------ INFORMATION PROVIDED
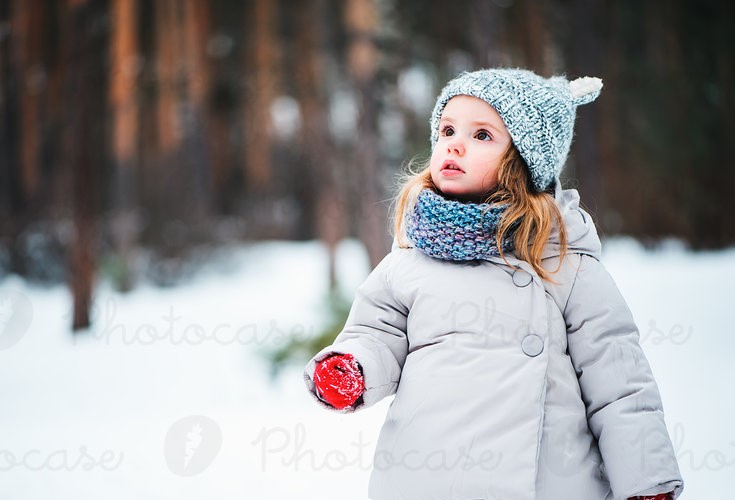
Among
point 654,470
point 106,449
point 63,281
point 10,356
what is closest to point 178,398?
point 106,449

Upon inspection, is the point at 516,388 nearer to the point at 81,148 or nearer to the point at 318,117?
the point at 81,148

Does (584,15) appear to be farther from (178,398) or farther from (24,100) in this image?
(24,100)

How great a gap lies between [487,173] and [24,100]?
708 centimetres

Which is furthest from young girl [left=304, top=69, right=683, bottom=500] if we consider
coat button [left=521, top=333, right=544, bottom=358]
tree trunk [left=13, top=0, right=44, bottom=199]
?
tree trunk [left=13, top=0, right=44, bottom=199]

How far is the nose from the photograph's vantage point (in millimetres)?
1501

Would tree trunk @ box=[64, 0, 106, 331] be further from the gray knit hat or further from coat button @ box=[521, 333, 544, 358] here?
coat button @ box=[521, 333, 544, 358]

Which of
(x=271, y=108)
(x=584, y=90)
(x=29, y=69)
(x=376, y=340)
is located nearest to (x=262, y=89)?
(x=271, y=108)

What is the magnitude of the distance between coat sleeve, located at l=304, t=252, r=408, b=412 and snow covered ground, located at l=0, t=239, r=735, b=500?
120cm

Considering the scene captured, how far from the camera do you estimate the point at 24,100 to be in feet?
23.2

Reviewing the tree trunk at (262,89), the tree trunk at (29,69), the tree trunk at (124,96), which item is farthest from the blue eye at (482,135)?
the tree trunk at (29,69)

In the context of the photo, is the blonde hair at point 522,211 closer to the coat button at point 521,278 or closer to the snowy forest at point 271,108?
the coat button at point 521,278

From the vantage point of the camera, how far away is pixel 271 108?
316 inches

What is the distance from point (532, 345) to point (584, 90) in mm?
728

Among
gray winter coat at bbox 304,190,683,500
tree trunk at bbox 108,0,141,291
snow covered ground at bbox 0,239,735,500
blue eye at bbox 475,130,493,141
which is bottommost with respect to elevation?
snow covered ground at bbox 0,239,735,500
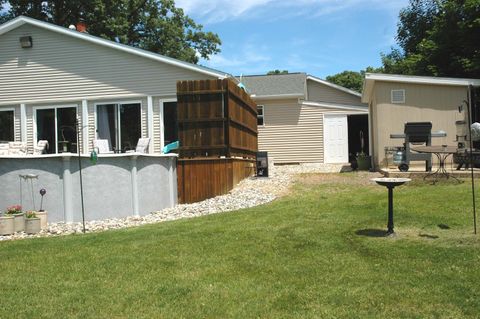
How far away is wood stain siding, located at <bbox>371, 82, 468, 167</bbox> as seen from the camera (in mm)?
14367

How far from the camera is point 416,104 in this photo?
47.8 feet

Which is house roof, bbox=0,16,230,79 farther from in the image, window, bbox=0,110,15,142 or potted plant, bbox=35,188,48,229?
potted plant, bbox=35,188,48,229

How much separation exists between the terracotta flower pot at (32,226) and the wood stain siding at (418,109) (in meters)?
9.51

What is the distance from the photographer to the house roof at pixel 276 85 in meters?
21.1

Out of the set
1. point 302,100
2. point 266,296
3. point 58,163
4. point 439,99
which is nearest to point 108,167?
point 58,163

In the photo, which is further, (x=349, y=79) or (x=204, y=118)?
(x=349, y=79)

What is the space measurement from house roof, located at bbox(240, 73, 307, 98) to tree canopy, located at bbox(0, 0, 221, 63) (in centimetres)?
833

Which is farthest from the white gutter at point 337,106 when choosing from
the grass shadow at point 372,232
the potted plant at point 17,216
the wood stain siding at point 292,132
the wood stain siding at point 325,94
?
the grass shadow at point 372,232

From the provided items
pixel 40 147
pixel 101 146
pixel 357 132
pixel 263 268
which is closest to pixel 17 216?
pixel 263 268

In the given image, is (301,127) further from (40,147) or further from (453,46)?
(40,147)

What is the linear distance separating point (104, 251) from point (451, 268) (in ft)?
12.9

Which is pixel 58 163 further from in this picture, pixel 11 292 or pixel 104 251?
pixel 11 292

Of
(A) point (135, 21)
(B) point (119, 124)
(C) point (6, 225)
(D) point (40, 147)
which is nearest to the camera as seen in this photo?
(C) point (6, 225)

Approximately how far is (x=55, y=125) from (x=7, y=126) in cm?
171
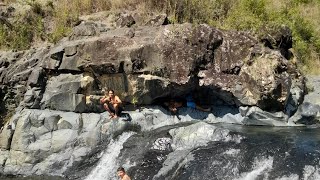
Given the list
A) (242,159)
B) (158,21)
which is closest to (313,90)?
(242,159)

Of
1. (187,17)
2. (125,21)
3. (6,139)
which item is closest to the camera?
(6,139)

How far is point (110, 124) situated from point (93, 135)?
1.91 feet

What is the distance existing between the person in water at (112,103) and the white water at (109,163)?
0.77m

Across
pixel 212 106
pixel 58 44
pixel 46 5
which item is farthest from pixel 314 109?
pixel 46 5

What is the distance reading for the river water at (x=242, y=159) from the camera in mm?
9641

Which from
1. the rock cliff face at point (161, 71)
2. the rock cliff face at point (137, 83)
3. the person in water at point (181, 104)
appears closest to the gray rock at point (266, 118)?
the rock cliff face at point (137, 83)

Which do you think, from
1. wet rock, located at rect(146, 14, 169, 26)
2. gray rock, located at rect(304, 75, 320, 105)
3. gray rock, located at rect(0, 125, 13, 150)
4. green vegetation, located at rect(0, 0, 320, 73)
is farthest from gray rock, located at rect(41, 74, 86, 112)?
gray rock, located at rect(304, 75, 320, 105)

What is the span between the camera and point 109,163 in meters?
11.6

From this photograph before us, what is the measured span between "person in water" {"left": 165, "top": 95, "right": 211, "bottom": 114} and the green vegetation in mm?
3287

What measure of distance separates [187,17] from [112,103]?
535cm

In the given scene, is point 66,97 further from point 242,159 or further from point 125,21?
point 242,159

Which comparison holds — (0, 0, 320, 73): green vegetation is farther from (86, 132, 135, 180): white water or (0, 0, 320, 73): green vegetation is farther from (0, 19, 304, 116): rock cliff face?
(86, 132, 135, 180): white water

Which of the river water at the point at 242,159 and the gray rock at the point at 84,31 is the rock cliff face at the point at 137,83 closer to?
the gray rock at the point at 84,31

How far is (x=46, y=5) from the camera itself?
56.5ft
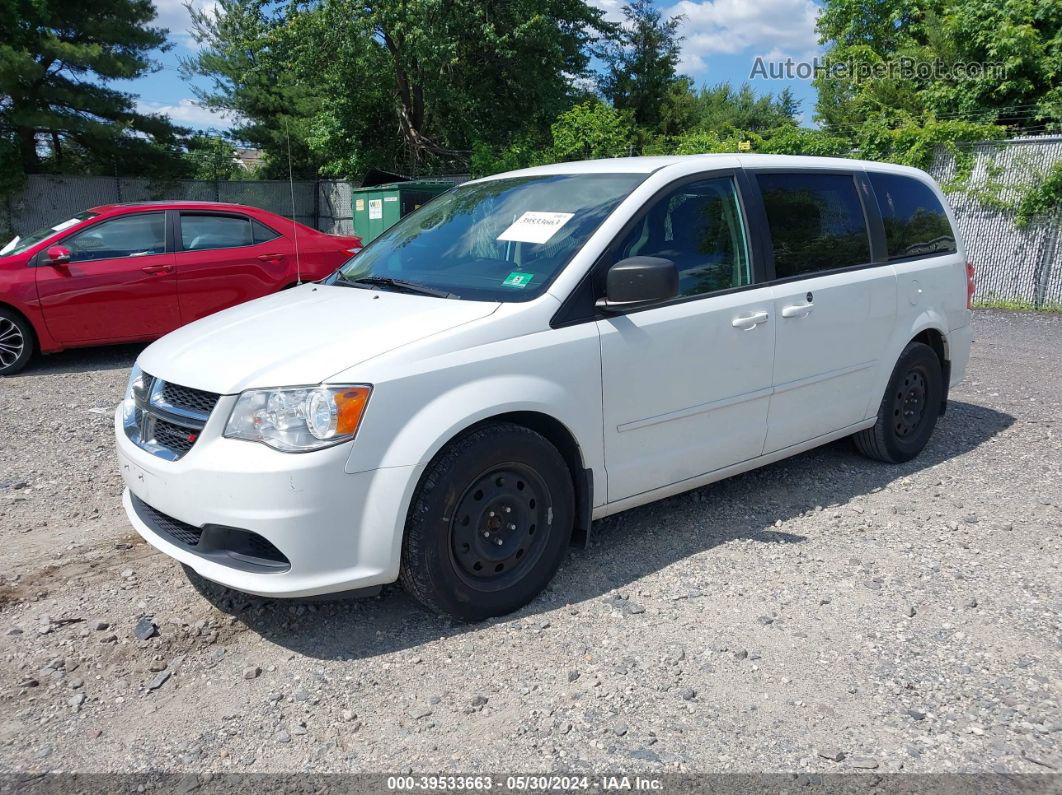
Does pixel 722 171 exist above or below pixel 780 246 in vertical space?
above

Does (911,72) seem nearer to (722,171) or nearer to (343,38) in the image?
(343,38)

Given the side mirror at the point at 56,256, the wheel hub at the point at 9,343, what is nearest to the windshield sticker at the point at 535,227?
the side mirror at the point at 56,256

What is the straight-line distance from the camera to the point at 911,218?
17.6ft

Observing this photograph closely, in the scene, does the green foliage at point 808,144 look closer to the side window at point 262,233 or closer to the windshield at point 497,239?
the side window at point 262,233

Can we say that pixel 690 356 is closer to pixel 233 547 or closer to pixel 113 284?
pixel 233 547

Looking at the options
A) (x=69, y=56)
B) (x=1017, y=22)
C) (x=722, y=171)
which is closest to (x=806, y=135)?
(x=1017, y=22)

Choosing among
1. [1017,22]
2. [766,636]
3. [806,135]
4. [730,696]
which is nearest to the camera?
[730,696]

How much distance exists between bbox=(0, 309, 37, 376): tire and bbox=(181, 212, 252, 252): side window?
1614mm

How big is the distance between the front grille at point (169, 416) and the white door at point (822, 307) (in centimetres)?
273

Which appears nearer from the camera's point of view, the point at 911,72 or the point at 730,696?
the point at 730,696

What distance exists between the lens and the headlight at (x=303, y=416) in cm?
302

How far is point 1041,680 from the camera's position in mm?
3078

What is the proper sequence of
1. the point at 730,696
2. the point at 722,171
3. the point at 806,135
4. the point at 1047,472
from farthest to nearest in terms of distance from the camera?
------------
#### GOAL
Pull out the data line for line, from its start through the line containing "708 centimetres", including that line and leaving out the pictures.

#### FULL OUTPUT
Among
point 654,470
point 106,449
point 63,281
point 10,356
what is closest to point 178,398?
point 106,449

Upon inspection, is the point at 516,388 nearer to the point at 81,148 or nearer to the point at 318,117?
the point at 81,148

Does (584,15) appear to be farther from (178,398) or farther from (24,100) in this image?
(24,100)

How great a gap lies between [487,173] and [24,100]?
708 centimetres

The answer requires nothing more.